I have been doing some testing and found that the ‘Delimited Data Reader’ reads csv files significantly faster than the ‘Universal Data Reader’. While that may not come as a surprise, the documentation makes no reference to the performance benefits of one over the other.
I also don’t understand why one performs over the other… it seems that via the metadata or component properties the ‘Universal’ should be able to determine which component to run for the best performance, behind the scenes.
I also found that the Iced Tea 1.7.0.0 JVM runs significantly faster than the Java JRE 1.6.0.3, specifically on file I/O.
Just some thoughts and notes from my testing so far… Hope it helps someone.
Shane
Hello Shane!
Thanks a lot for you effort in this topic, we really appreciate it!
Regard your questions:
The Delimiter data reader component is about 10% faster then Universal data reader according our internal testing. We know that and the main reason lies in different delimiter searching algorithm - full implementation of Aho-Corasick string searching. This ensure correct handling of multi-character delimiters and record delimiter. There are few other improvements - like better error recognition and error reporting.

────────

- [Your task]: Continue the forum thread on Delimited Data Reader and Universal Data Reader speed, starting right after its final sentence.

- [Supplied data]:
────────

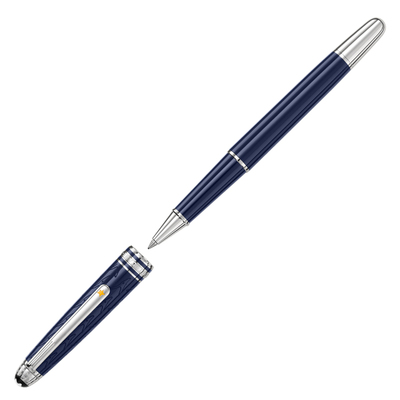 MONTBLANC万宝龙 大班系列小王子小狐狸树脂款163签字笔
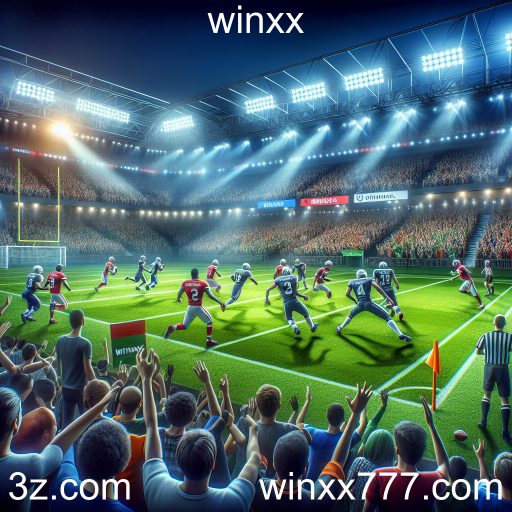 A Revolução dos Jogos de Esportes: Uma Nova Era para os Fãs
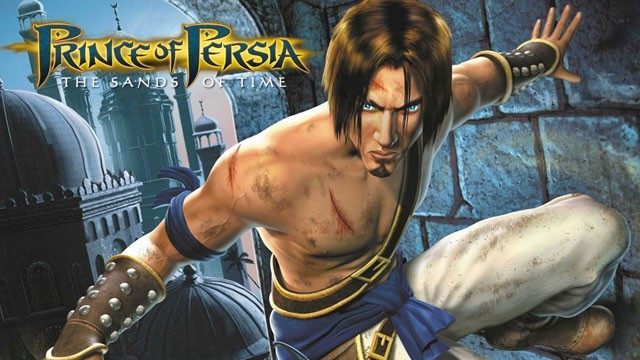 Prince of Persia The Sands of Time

────────

- [Response]:
You are right, all three flat-file readers (delimited, fixlen and universal) could be joined into one component, that only decides based on the metadata, which of the available parsers will be used. Unfortunately we are in current state for some historical reason. However be sure we are considering this possibility.
We are also very interested in your experiences with running clover engine with Iced Tea 1.7.0.0 JVM. May I ask you to send us any results of your testing?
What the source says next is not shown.